*WORK TASK:* Output, word for word, every line from the line with "order: Rodentia" through the final line of the data below.

[[ THE DATA, beginning ]]

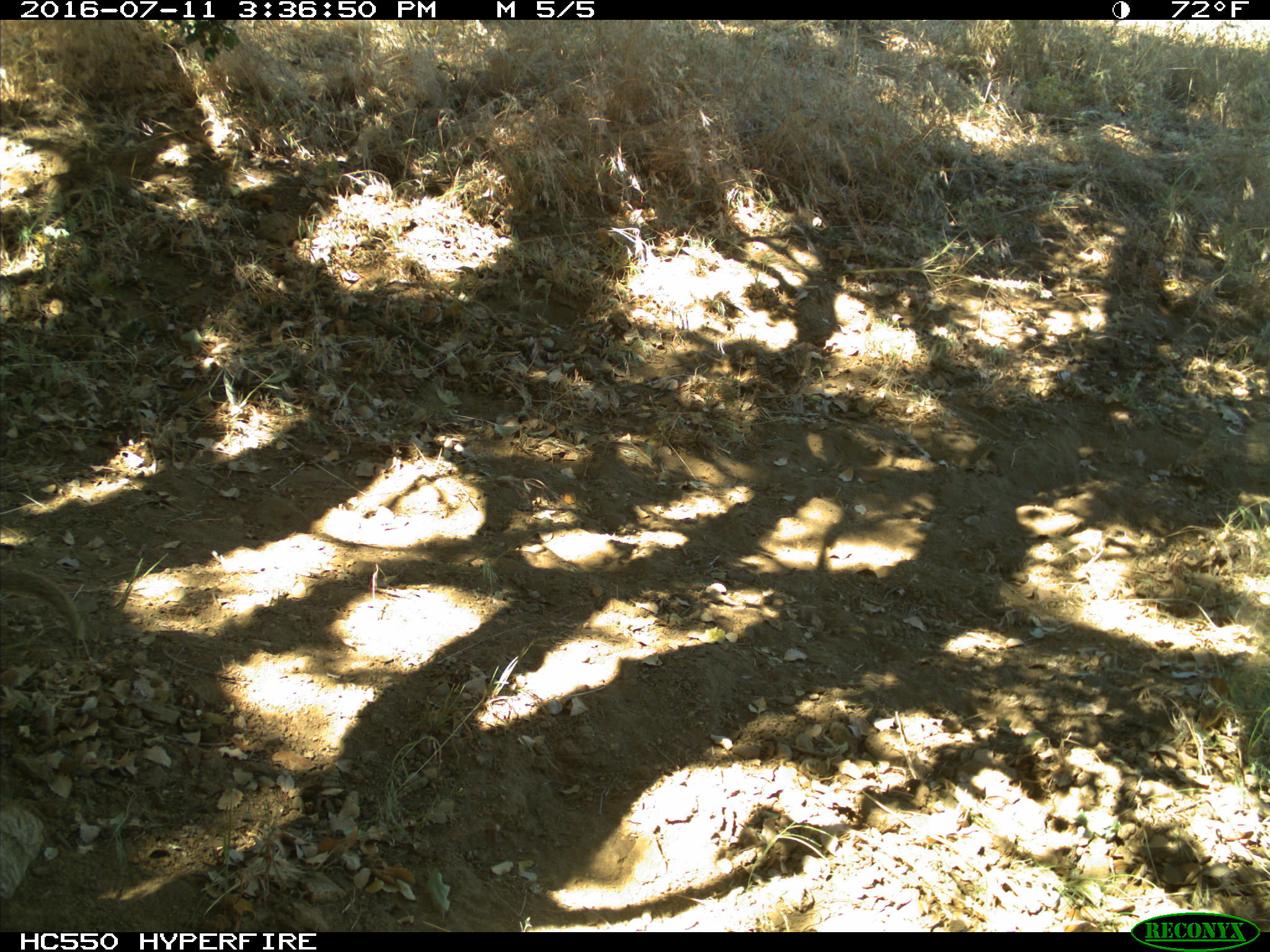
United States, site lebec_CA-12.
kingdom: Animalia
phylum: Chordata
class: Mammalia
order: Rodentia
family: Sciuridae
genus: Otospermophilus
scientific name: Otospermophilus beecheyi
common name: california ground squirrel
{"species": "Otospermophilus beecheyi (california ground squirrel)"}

[[ THE DATA, end ]]

*OUTPUT:*
order: Rodentia
family: Sciuridae
genus: Otospermophilus
scientific name: Otospermophilus beecheyi
common name: california ground squirrel
{"species": "Otospermophilus beecheyi (california ground squirrel)"}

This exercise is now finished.